The Defendants appealed against the variation. On 8 July 2016, HHJ Luba QC heard and allowed that appeal. The Court of Appeal summarised (at [12]) his key conclusion as being “that the District Judge had applied the wrong test in relation to the exercise of the power contained in CPR 40.9A and that his decision was perverse or irrational in that he appears to have left out of account the fact that when one adds statutory interest to the judgment debts then the instalment of £50 per month will not even discharge the interest accruing on the two costs orders.” In relation to the claim that the Claimant’s circumstances would shortly change and she would be able to afford more, they directly quoted (at [20]) his words: “In my judgment, that will not do. There was no material evidence – and I emphasise evidence as opposed to submissions – before the District Judge that anything was ever going to change.” Judge Wright’s order was set aside, and the £8,000 plus interest reverted to being payable forthwith.

The Claimant appealed against that decision. In April 2018, the Court of Appeal handed down judgment, upholding Judge Luba’s decision. The main judgment was given by Patten LJ.

CPR Rule 40.9A applies only in the County Court, and the court does not appear to have been referred to any authorities on its application. There are some first-instance, High Court authorities on the related Rule 40.11, which relates to the imposition of judgments rather than their variation. The two reviewed at [18-19] suggest that inability to pay is not grounds for extending the time to pay. A debtor who is insolvent should be left to bear the consequences of that. Creditors should be entitled to enforce their judgments as they see fit.

Patten LJ saw that approach as having “an obvious relevance” to the application of Rule 40.9A. He did not go as far as those cases appeared to, noting that neither the wording of the rule nor authority on its interpretation limit the circumstances in which it can apply. He specifically declined to endorse the view that a debtor must be solvent for such an order to be made, or that the circumstances need to be “exceptional”.

He did, however, say (at [23]) that “In a case such as this where the debtor cannot really pay anything, the correct course in my view is for the Court not to interfere with the judgment creditors' right to seek enforcement of the judgment by whatever means are available to them and which they choose to adopt… For the debtor to obtain the benefit of an instalment order, whether originally under CPR 40.11 or by way of variation under CPR 40.9A, the Court must be presented with a realistic repayment schedule backed up by evidence that the creditor can be expected to receive the amount of principal and any interest within a reasonable period of time. To that extent, the interests of the creditor will be paramount.”
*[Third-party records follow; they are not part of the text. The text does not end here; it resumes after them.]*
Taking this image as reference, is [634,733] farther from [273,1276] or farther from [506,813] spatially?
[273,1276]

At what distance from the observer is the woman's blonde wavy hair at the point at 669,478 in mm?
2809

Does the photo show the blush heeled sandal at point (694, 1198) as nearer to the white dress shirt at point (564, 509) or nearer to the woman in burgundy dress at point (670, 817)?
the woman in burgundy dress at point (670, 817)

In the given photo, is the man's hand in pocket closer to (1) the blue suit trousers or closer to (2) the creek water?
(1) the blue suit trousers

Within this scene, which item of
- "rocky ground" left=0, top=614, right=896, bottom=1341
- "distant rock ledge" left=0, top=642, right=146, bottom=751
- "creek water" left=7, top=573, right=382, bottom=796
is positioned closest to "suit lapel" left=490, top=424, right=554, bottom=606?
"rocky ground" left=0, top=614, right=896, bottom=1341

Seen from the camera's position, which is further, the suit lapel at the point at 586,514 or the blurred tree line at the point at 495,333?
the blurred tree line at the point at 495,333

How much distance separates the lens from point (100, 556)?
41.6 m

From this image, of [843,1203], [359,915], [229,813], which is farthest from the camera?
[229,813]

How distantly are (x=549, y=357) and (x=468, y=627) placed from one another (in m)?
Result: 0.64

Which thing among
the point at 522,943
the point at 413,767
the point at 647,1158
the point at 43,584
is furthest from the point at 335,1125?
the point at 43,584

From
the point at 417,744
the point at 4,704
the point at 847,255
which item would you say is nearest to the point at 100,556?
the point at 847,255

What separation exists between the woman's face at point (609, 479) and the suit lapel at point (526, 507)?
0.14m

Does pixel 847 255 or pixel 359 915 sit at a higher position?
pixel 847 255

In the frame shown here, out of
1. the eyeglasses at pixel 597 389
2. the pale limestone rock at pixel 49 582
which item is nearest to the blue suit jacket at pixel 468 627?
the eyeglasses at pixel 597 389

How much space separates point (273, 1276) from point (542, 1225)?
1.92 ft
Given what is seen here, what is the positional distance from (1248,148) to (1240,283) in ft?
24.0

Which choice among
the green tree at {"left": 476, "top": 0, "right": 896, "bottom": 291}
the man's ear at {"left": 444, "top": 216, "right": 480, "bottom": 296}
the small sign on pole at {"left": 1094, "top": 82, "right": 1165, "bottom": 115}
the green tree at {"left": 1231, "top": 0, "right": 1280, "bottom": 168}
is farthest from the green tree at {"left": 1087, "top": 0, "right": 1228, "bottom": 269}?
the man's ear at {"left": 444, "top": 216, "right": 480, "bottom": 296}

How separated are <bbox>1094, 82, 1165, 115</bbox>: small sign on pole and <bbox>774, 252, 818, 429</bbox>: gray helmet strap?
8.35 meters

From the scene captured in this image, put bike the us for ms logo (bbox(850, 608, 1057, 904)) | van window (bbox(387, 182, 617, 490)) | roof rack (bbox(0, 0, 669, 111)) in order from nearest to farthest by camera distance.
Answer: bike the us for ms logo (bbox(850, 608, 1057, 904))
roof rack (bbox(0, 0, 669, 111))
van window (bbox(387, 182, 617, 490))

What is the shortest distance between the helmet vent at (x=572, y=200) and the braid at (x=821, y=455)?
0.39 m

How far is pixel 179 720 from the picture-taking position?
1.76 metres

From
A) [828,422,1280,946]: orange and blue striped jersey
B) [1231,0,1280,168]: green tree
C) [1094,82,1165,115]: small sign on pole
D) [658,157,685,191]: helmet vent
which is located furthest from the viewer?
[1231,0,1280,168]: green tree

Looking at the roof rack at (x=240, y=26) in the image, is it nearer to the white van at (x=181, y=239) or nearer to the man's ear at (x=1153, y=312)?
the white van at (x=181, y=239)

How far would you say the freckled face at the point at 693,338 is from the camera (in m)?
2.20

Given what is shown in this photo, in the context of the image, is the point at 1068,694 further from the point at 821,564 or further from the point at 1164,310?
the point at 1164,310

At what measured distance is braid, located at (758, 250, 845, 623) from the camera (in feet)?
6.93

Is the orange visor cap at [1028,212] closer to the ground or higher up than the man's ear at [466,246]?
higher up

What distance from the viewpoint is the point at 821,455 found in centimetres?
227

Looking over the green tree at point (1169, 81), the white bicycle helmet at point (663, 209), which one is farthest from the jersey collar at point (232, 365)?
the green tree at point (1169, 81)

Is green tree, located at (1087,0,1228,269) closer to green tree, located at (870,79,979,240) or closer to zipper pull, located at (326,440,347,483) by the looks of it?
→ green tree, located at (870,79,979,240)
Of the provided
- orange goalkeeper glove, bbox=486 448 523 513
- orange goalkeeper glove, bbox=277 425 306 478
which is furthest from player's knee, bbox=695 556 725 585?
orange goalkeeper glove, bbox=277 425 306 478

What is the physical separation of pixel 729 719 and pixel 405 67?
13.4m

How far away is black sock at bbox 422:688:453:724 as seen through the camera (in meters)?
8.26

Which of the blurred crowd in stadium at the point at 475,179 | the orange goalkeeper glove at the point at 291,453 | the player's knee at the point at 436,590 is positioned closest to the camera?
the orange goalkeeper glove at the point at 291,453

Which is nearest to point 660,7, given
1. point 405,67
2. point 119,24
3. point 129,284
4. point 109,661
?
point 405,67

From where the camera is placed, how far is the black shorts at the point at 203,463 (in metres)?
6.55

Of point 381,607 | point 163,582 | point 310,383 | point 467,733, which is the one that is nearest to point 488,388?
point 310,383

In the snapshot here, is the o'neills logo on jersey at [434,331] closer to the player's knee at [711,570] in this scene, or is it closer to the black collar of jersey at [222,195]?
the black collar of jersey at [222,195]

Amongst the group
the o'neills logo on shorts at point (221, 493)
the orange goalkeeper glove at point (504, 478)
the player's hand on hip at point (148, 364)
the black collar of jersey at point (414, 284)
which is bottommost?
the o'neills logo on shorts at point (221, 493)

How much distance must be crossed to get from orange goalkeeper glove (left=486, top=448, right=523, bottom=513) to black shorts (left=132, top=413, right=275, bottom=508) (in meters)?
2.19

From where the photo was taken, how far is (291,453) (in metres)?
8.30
Inevitably, the correct course in any individual case will turn on the facts. On this occasion, Patten LJ considered Judge Luba had been right that £50 per month – the most the Claimant could afford – was not a reasonable amount, and therefore dismissed the appeal.

Comment

It is welcome that the Court of Appeal has had a chance to offer this guidance. Points such as this seldom come before higher courts. This guidance will undoubtedly be important going forward; anecdotally, the author has already heard judges citing it.

Not infrequently, judges allow debtors to pay judgments by instalments of whatever they can in fact afford. For example, the author has seen a judge order payments of just £1 per week on the basis that “you can’t get blood out of a stone”. It is submitted that such an approach cannot survive the guidance in this case. If a debtor truly cannot afford to pay in a reasonable time, the answer is not to allow them to pay in an unreasonable one. It is that they are insolvent. Ultimately, as the Court of Appeal reinforced, a creditor is entitled to their money.